WWZ got all of the mumbo jumbo out of the way early.  That's key for a film like this.  The world was set, and then the rules were followed.  People were becoming zombies and Brad Pitt was some sort of specialized trouble shooter with mad skilz that would save the day.  Straightforward “grailing.”

When I say they got the pace down, they nailed it.  This was one of the most suspenseful films I've watched.  It wasn't so much scary as immersive - very similar to the feeling evoked by "Gravity."  In fact, watching this was much like watching "Aliens" back when it first came out.  These are not your Father’s zombies.

It was gory, it was startling, and there was a bit of foul language so the PG-13 rating is more than fair.  If you can stand that, are looking for an action movie, and want dangerous zombies rather that the pitiful walking dead sort, then you may want to catch WWZ - the first Brad Pitt movie I've seen where he leaves his shirt on for the whole film.

I thought this was going to be an awesome movie.  The opening teaser they released back in the beginning of the summer had me saying things like, "If we only see one movie in a theater this year, it has to be this one."  We didn't make it to the theater.  It was gone very quickly from our neighborhood.  Now I know why.

It wasn't a bad movie - we were entertained - but it wasn't good either – that’s harsh, it didn’t meet my expectation from the promise of the poster.  I got a trusted recommendation to see it and I did enjoy it, but… there were problems.

The biggest problem I had was that the mumbo jumbo was NOT taken care of in the beginning.  In fact, the end was just plain dumb.  I felt cheated.  I don't mind twists, turns, surprises, etc., but the end of this film was pure double mumbo jumbo.  Dues ex machina all the way.

And that was the next problem I had with the movie.  I realize that they were magicians and it was magic but there wasn't a single setback for any of them.  The ego problems were never really explored, the love triangle never developed, no growth, no challenges.  They walked in, floated around a bit, and walked out.  Dues ex machina.

Then there were the technical things – like a high speed chase on the FDR.  Are you kidding?  Has anyone involved with the film every been on the FDR?  There was also the scene where they discretely followed the safe – with six police cars escorting it, lights flashing.  I know about a loose tail and that’s not what it looks like.

There were some great scenes and I enjoyed them, but it's almost like in the planning there were a couple of clear ideas and the writers sort of strung them together with taffy.  I did like how they used magic to fight and escape - the card trick payoff was brilliant - but they came off as super heroes without a super villain to fight.

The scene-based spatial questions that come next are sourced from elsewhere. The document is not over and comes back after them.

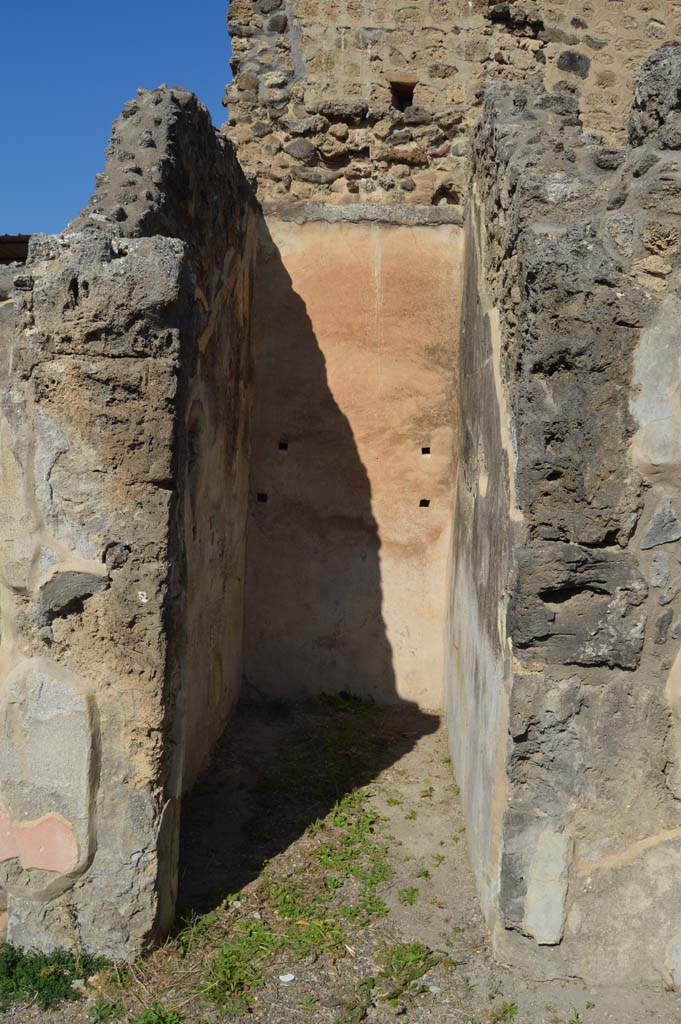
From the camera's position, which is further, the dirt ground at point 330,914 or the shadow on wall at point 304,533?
the shadow on wall at point 304,533

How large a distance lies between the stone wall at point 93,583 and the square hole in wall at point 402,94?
3.02 m

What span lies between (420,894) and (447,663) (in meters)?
1.89

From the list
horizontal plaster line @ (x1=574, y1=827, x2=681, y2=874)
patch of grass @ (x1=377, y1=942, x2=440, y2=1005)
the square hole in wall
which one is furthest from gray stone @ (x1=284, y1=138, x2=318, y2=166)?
patch of grass @ (x1=377, y1=942, x2=440, y2=1005)

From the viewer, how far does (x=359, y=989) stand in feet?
10.0

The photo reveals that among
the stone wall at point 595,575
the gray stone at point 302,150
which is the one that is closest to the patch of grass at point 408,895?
the stone wall at point 595,575

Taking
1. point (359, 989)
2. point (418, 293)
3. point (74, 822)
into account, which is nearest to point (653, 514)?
point (359, 989)

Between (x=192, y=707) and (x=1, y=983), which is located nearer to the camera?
(x=1, y=983)

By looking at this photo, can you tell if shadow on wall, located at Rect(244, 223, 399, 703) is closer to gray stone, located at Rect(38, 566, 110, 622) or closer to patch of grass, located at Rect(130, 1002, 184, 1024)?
gray stone, located at Rect(38, 566, 110, 622)

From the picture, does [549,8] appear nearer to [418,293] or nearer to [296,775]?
[418,293]

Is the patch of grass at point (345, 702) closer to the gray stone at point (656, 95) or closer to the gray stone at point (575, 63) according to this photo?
the gray stone at point (656, 95)

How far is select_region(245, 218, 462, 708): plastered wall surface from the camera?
18.3ft

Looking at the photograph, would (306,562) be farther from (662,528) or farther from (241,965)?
(662,528)

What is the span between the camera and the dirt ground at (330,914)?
2936 mm

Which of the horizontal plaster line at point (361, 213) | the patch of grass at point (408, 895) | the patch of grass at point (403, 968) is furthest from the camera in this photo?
the horizontal plaster line at point (361, 213)
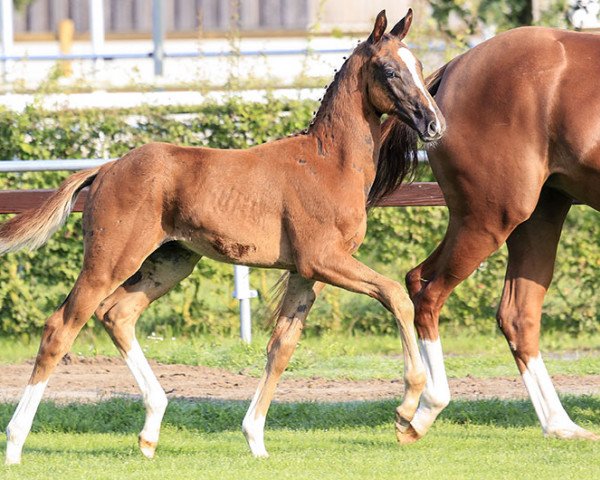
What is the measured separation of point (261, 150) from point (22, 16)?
16.4 m

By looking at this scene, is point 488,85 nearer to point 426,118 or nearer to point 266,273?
point 426,118

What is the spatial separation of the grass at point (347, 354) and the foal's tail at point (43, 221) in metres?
2.86

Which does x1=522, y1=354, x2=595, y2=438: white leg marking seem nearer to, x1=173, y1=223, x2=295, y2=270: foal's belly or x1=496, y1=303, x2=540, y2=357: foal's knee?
x1=496, y1=303, x2=540, y2=357: foal's knee

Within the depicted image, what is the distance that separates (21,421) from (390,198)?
337 cm

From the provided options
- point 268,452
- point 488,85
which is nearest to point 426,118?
point 488,85

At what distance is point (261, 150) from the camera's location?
18.9 ft

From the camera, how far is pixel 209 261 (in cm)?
980

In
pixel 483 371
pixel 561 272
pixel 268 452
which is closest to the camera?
pixel 268 452

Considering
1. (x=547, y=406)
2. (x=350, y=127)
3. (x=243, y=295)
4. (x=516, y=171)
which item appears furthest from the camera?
(x=243, y=295)

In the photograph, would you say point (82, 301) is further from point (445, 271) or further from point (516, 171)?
point (516, 171)

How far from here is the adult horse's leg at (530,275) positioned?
6680 mm

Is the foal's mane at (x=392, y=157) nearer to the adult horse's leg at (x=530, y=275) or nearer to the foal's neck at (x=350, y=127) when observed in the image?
the adult horse's leg at (x=530, y=275)

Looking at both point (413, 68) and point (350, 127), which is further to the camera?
point (350, 127)

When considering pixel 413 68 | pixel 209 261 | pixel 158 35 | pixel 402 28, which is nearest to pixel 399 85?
pixel 413 68
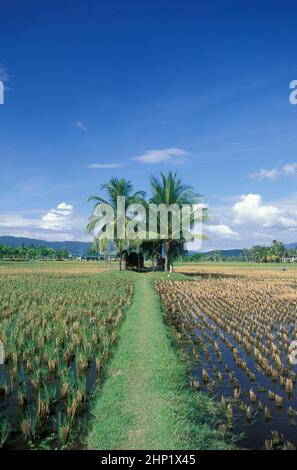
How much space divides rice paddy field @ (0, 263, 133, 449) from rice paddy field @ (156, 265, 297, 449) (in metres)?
1.56

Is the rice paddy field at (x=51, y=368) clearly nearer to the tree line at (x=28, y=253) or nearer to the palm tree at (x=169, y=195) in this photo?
the palm tree at (x=169, y=195)

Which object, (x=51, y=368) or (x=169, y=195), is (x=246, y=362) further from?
A: (x=169, y=195)

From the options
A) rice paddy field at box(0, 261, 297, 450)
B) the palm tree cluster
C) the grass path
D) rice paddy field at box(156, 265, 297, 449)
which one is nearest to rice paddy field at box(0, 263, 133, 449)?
rice paddy field at box(0, 261, 297, 450)

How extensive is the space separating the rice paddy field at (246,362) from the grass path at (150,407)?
0.27m

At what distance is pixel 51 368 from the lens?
614 centimetres

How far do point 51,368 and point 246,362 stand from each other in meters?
3.20

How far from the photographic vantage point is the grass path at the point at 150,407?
3955mm

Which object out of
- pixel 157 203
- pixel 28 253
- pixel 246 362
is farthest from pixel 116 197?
pixel 28 253

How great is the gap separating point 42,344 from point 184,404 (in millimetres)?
3613

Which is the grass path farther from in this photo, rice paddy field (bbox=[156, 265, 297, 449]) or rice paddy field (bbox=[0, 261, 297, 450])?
rice paddy field (bbox=[156, 265, 297, 449])

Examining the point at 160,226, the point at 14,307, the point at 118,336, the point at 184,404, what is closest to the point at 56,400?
the point at 184,404

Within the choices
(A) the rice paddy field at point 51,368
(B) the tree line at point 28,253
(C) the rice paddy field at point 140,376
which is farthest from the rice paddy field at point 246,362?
(B) the tree line at point 28,253
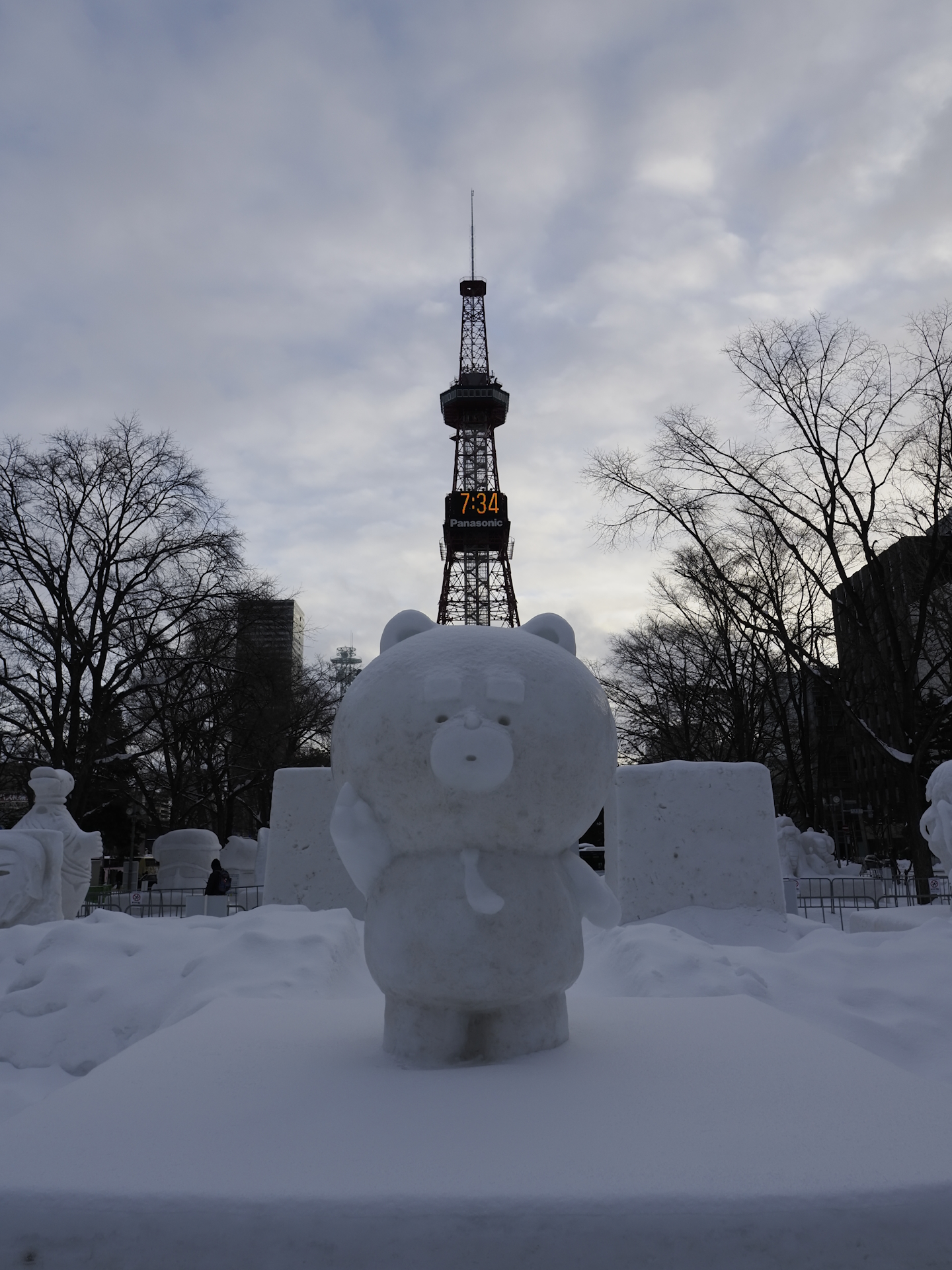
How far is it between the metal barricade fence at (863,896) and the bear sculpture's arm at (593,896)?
734cm

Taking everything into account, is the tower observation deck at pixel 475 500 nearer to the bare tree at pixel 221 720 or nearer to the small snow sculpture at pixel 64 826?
the bare tree at pixel 221 720

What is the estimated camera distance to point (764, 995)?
19.6 feet

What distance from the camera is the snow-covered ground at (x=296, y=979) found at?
5.35m

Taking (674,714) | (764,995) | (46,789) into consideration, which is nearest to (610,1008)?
(764,995)

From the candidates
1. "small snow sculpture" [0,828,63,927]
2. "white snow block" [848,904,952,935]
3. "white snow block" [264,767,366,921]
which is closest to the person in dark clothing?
"white snow block" [264,767,366,921]

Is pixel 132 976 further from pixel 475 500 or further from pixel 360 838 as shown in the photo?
pixel 475 500

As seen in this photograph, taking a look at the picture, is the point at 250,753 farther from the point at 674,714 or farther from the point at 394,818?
the point at 394,818

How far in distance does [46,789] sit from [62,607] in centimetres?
822

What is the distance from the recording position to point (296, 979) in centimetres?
581

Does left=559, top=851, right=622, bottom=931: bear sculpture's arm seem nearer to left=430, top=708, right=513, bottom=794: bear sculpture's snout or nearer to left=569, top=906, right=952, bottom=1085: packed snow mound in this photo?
left=430, top=708, right=513, bottom=794: bear sculpture's snout

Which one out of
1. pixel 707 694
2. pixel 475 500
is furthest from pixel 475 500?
pixel 707 694

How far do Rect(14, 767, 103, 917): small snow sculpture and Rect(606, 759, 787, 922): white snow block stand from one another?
6.10 metres

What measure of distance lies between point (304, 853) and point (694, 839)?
4550 millimetres

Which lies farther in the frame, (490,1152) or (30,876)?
(30,876)
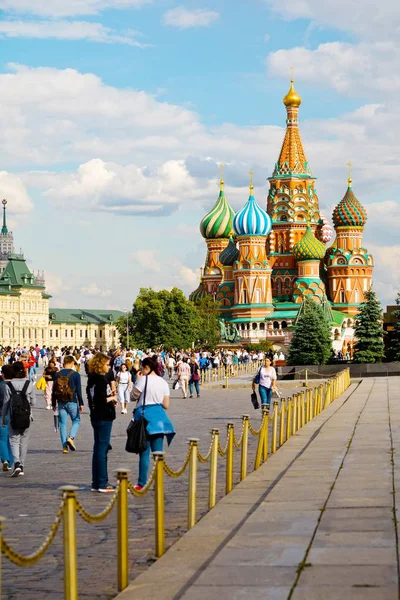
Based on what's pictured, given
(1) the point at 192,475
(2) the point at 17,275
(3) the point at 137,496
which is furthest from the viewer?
(2) the point at 17,275

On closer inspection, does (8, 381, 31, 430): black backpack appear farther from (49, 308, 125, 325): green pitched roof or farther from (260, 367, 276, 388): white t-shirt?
(49, 308, 125, 325): green pitched roof

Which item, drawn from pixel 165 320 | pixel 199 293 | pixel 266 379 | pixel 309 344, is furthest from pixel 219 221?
pixel 266 379

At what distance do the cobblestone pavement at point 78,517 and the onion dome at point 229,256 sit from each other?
92.8 metres

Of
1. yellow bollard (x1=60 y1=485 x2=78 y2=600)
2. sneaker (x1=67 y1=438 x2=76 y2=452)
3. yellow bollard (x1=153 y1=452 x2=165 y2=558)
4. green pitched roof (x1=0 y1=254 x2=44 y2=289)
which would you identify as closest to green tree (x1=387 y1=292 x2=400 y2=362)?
sneaker (x1=67 y1=438 x2=76 y2=452)

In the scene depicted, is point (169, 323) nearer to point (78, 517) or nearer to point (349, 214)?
point (349, 214)

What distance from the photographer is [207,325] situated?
105 meters

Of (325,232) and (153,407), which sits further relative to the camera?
(325,232)

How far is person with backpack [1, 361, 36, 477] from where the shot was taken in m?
13.6

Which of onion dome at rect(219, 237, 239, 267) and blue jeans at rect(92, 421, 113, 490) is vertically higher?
onion dome at rect(219, 237, 239, 267)

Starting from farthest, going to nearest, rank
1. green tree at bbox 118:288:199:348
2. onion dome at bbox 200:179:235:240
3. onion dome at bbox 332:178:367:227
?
onion dome at bbox 200:179:235:240
onion dome at bbox 332:178:367:227
green tree at bbox 118:288:199:348

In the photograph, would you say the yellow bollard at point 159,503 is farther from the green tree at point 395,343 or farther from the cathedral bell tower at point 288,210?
the cathedral bell tower at point 288,210

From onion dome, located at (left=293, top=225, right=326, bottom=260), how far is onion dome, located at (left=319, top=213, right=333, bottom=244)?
7.95 meters

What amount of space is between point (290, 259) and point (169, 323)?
1595 cm

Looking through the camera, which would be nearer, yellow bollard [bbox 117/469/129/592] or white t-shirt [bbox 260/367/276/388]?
yellow bollard [bbox 117/469/129/592]
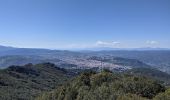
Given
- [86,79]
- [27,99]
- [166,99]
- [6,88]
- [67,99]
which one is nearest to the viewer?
[166,99]

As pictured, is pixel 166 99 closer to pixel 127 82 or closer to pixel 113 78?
pixel 127 82

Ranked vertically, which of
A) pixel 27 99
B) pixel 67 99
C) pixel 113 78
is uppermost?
pixel 113 78

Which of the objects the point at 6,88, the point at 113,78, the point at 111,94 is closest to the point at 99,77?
the point at 113,78

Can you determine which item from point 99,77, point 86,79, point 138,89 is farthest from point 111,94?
point 86,79

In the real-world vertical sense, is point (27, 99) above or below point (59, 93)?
below

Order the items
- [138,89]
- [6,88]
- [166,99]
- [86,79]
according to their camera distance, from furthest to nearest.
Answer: [6,88] → [86,79] → [138,89] → [166,99]

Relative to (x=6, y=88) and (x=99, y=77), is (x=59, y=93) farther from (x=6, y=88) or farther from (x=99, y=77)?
(x=6, y=88)

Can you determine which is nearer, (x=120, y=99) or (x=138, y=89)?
(x=120, y=99)
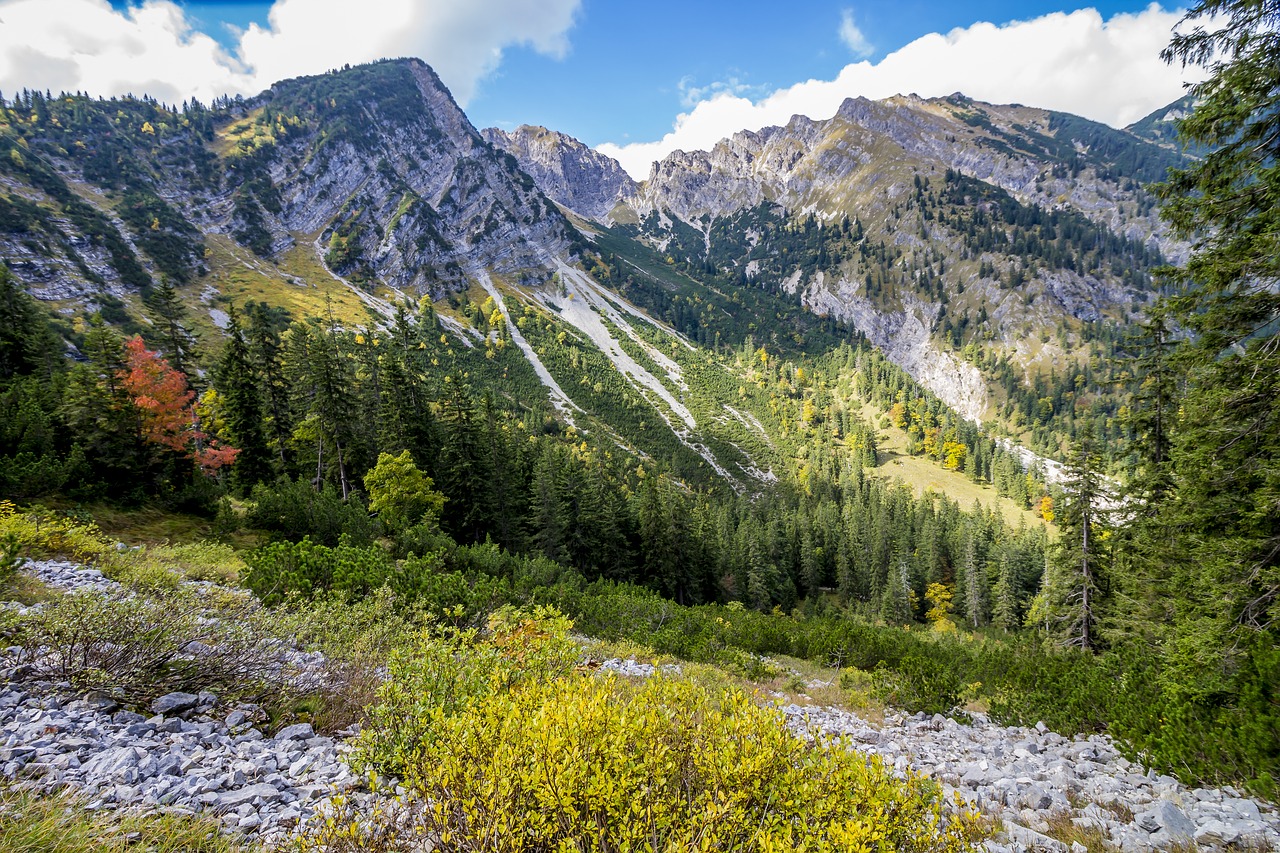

My final complaint with NYSM is Morgan Freeman.  He was awesome.  Amazing.  Dominated the screen.  Nobody else in the film was in his league so he made them look bad.  In some cases, really bad.  Casting him didn't bring the movie up, it pointed out how good it wasn't.  I don't want to be down on the rest of the cast, but he made their performances seem flat.  That may have been the way it was written too, though.  It's hard to inject life into a lifeless role.  But Atlas?  I just didn't like him, never rooted for him, and didn't care what happened to him.

There wasn't any gore in NYSM, the rating was just for language and they had to put a lot in to bring this fairly tame story in the profitable PG-13 slot.  There were bright lights, a good fusion jazz soundtrack, and plenty of magic tricks going for this film, it's not a waste of time.  It just isn't as good as it could have been.  I mean really, who thought that was a good ending?